Frank Auerbach (b. 1931)
Frank Auerbach (b. 1931)

Rimbaud II

Details
Frank Auerbach (b. 1931)
Rimbaud II
oil on panel
41 3/4 x 41 3/4in. (106.5 x 106.5cm.)
Painted circa 1976-77
Provenance
Marlborough Fine Art, London (1982)
Gelco Collection, Minnesota
Louis M. Kaplan, London
Acquired from the above by the present owner in October 1988
Literature
R. Hughes, Frank Auerbach, London 1990, no. 139 (illustrated p. 176).
Exhibited
London, Hayward Gallery, Frank Auerbach, May-July 1978, no. 135 (illustrated p. 95). This exhibition later travelled to Edinburgh, Fruit Market Gallery, July-August 1978.

Lot Essay

Executed in 1976, Rimbaud II is the second of two remarkable portraits that Auerbach was inspired to paint for his friend and patron David Wilkie.

Wilkie, who had instigated Auerbach's first commisioned works - two paintings based on Titian's Tarquin and Lucrecia and Bacchus and Ariadne - originally asked Auerbach for a painting of Bernini's sculpture The Ecstasy of St Theresa in the Cornato Chapel in the St. Maria Vittoria in Rome.
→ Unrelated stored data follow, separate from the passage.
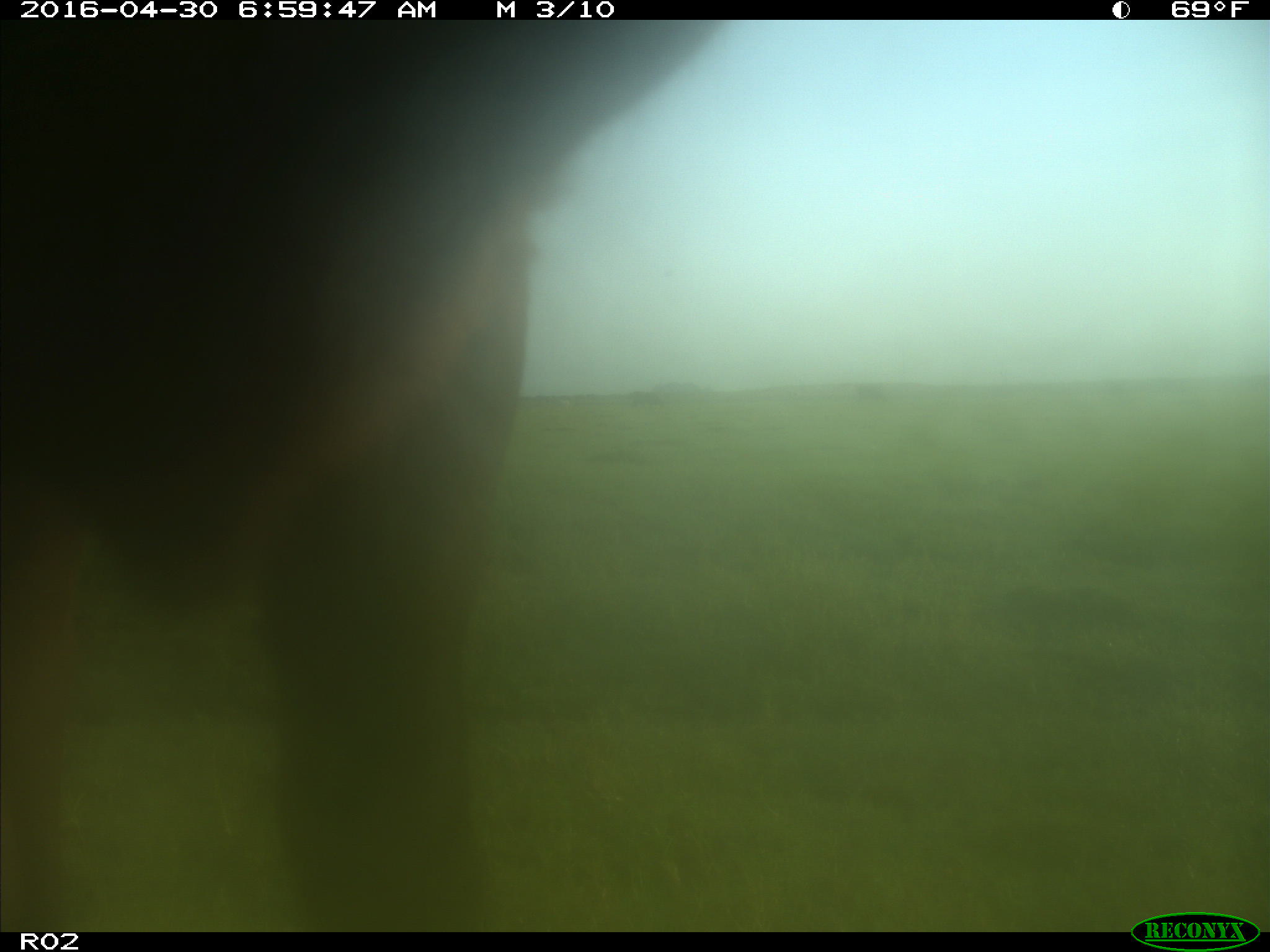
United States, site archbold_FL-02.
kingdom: Animalia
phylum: Chordata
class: Mammalia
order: Artiodactyla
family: Bovidae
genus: Bos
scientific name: Bos taurus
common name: domestic cow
Bos taurus (domestic cow).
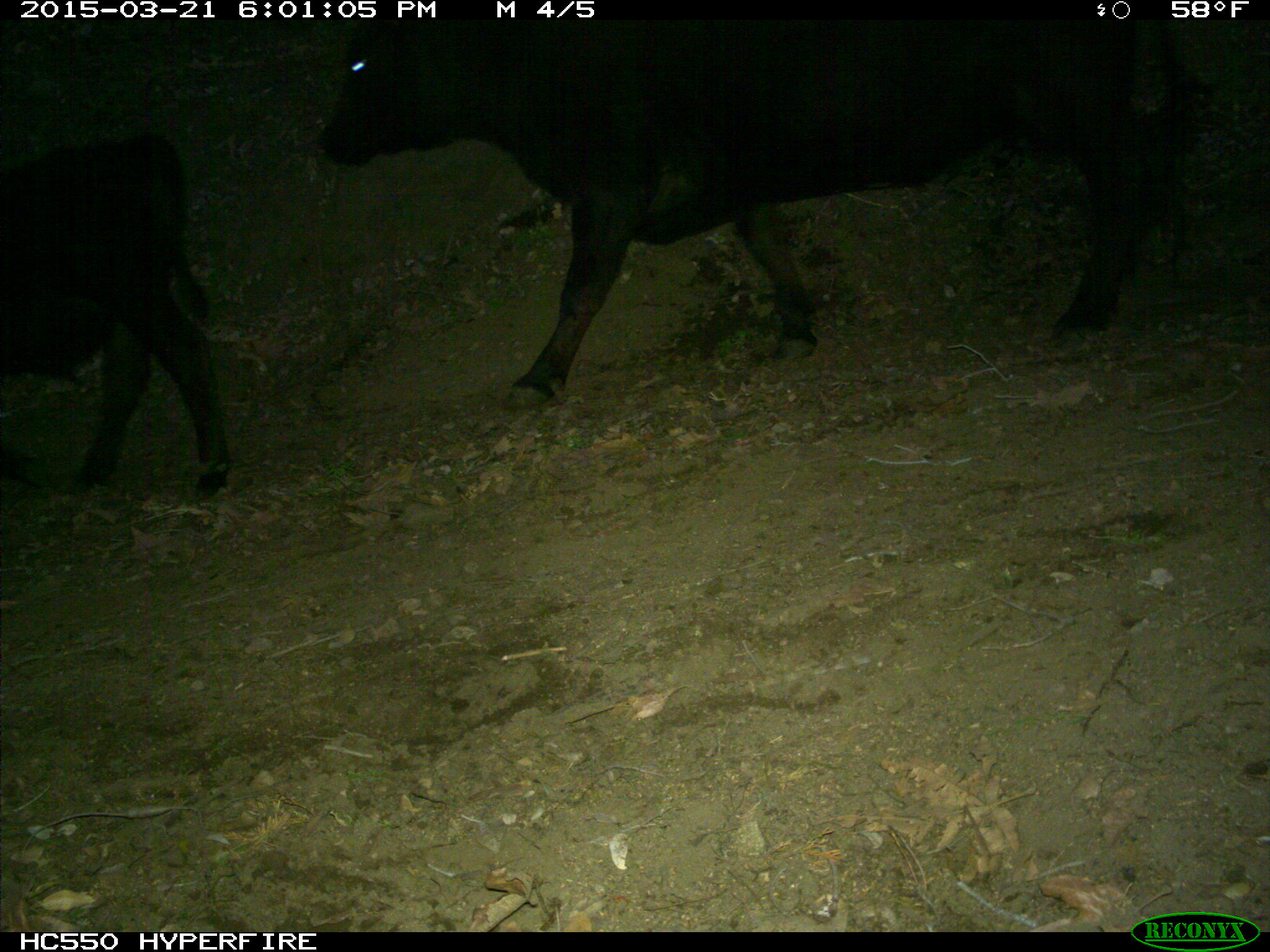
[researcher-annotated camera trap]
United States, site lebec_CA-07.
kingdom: Animalia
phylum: Chordata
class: Mammalia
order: Artiodactyla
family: Bovidae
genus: Bos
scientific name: Bos taurus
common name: domestic cow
Bos taurus (domestic cow).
Auerbach commented on this idea that, "I think he envisaged a model posing on a sort of mound in the studio - this seemed impractical, and I saw no point in working from a photograph." (Auerbach quoted in Robert Hughes, Frank Auerbach, London 1989, p. 177.) As a result the project was initially shelved until Wilkie proposed the new idea that Auerbach paint a portrait of the legendary Symbolist poet Arthur Rimbaud.
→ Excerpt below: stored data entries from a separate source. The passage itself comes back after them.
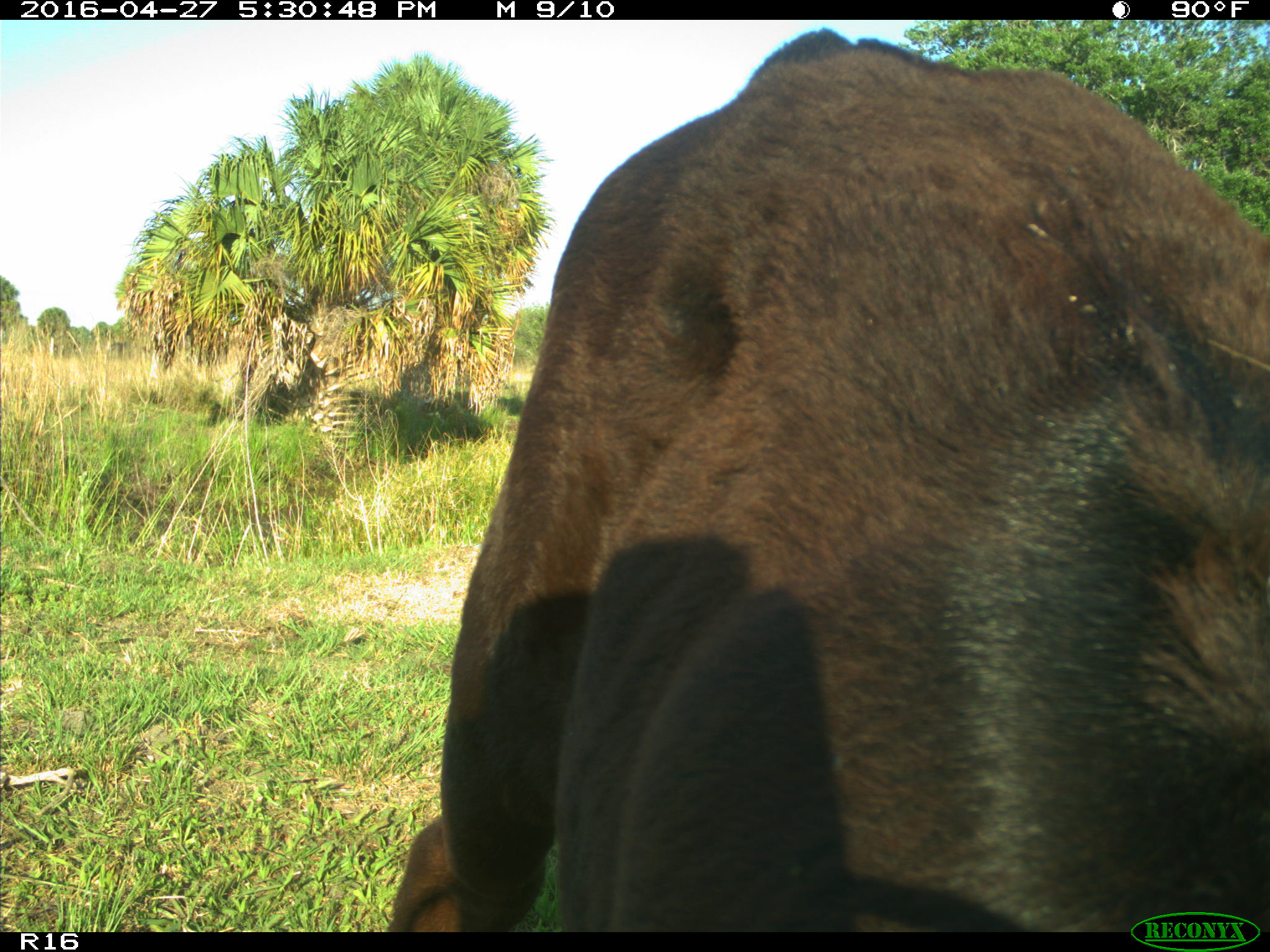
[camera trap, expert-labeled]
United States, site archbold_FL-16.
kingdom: Animalia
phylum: Chordata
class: Mammalia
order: Artiodactyla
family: Bovidae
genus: Bos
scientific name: Bos taurus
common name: domestic cow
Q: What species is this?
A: Bos taurus (domestic cow).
Rimbaud was the precocious young poet, lover of Verlaine and bte noir of the Catholic establishment, who, after having written the most outstanding and provocative poems of his day, renounced poetry at the tender age of 18 and fled Europe for Africa where he became a gun-runner in Ethiopia and died at the age of 37. He would become the ultimate Romantic hero and symbol of youthful rebellion. When the idea of painting Rimbaud's portrait was first suggested, Auerbach immediately considered combining the iconic image of the young red-haired darling of the Symbolist movement with Bernini's iconic bastion of ecstatic Catholic mysticism. "Like the man in Pickwick Papers", Auerbach later wrote about this painting, "who wrote an article on Chinese metaphysics, by looking up first 'China' and then 'metaphysics' in the encyclopaedia, and then 'combining his information' .... the image, in a batty way, made a sort of sense."

Rimbaud II is a unique fusion in passionate fiery coloured orange of the image of the young poet and the golden altar in the Roman chapel commemorating St. Theresa's ecstatic visitation by an angel. A furious combination of heavy brushmarks and brilliant colour, Rimbaud II is a startling union of a scene of heavenly ecstasy and the visage of the man whose last epic poem was entitled "A Season in Hell".